In this illustration, one photon (purple) carries a million times the energy of another (yellow). Some theorists predict travel delays for higher-energy photons, which interact more strongly with the proposed frothy nature of space-time. Yet Fermi data on two photons from a gamma-ray burst fail to show this effect. The animation below shows the delay scientists had expected to observe. Credit: NASA/Sonoma State University/Aurore Simonnet

In this illustration, one photon (purple) carries a million times the energy of another (yellow). Some theorists predict travel delays for higher-energy photons, which interact more strongly with the proposed frothy nature of space-time. Yet Fermi data on two photons from a gamma-ray burst fail to show this effect. The animation below shows the delay scientists had expected to observe. Credit: NASA/Sonoma State University/Aurore Simonnet

While the Fermi Space Telescope has mapped the gamma ray sky with unprecedented resolution and sensitivity, it now has been able to take a measurement that has provided rare experimental evidence about the very structure of space and time, unified as space-time. Einstein’s theory of relativity states that all electromagnetic radiation travels through a vacuum at the same speed. Fermi detected two gamma ray photons which varied widely in energy; yet even after traveling 7 billion years, the two different photons arrived almost simultaneously.
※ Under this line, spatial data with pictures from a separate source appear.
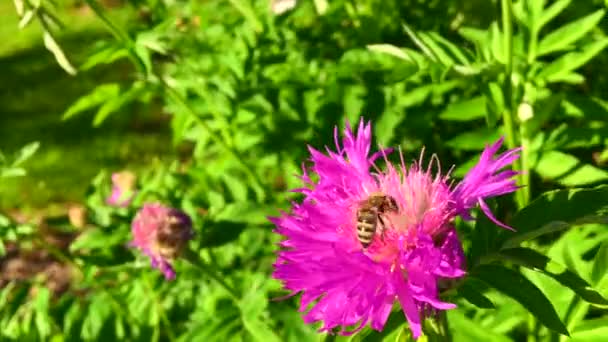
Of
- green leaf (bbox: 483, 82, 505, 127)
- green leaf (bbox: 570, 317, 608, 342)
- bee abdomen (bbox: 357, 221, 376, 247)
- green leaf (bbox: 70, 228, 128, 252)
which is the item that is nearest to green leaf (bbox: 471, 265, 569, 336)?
bee abdomen (bbox: 357, 221, 376, 247)

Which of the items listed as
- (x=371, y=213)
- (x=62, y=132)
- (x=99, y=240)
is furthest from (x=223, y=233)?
(x=62, y=132)

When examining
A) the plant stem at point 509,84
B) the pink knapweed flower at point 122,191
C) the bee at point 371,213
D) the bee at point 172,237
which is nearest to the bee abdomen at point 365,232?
the bee at point 371,213

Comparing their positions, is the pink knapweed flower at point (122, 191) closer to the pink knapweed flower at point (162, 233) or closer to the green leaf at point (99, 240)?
the green leaf at point (99, 240)

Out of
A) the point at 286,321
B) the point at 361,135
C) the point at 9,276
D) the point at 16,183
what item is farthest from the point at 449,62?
the point at 16,183

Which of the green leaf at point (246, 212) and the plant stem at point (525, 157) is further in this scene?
the green leaf at point (246, 212)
On May 10, 2009, Fermi and other satellites detected a so-called short gamma ray burst, designated GRB 090510. Astronomers think this type of explosion happens when neutron stars collide. Ground-based studies show the event took place in a galaxy 7.3 billion light-years away. Of the many gamma ray photons Fermi’s LAT detected from the 2.1-second burst, two possessed energies differing by a million times. Yet after traveling some seven billion years, the pair arrived just nine-tenths of a second apart.

“This measurement eliminates any approach to a new theory of gravity that predicts a strong energy dependent change in the speed of light,” Michelson said. “To one part in 100 million billion, these two photons traveled at the same speed. Einstein still rules.”

“Physicists would like to replace Einstein’s vision of gravity — as expressed in his relativity theories — with something that handles all fundamental forces,” said Peter Michelson, principal investigator of Fermi’s Large Area Telescope, or LAT, at Stanford University in Palo Alto, Calif. “There are many ideas, but few ways to test them.”

Artist concept of Fermi in space. Credit: NASA

Artist concept of Fermi in space. Credit: NASA


Many approaches to new theories of gravity picture space-time as having a shifting, frothy structure at physical scales trillions of times smaller than an electron. Some models predict that the foamy aspect of space-time will cause higher-energy gamma rays to move slightly more slowly than photons at lower energy.

GRB 090510 displayed the fastest observed motions, with ejected matter moving at 99.99995 percent of light speed. The highest energy gamma ray yet seen from a burst — 33.4 billion electron volts or about 13 billion times the energy of visible light — came from September’s GRB 090902B. Last year’s GRB 080916C produced the greatest total energy, equivalent to 9,000 typical supernovae.

More images and videos about the Fermi Space Telescope.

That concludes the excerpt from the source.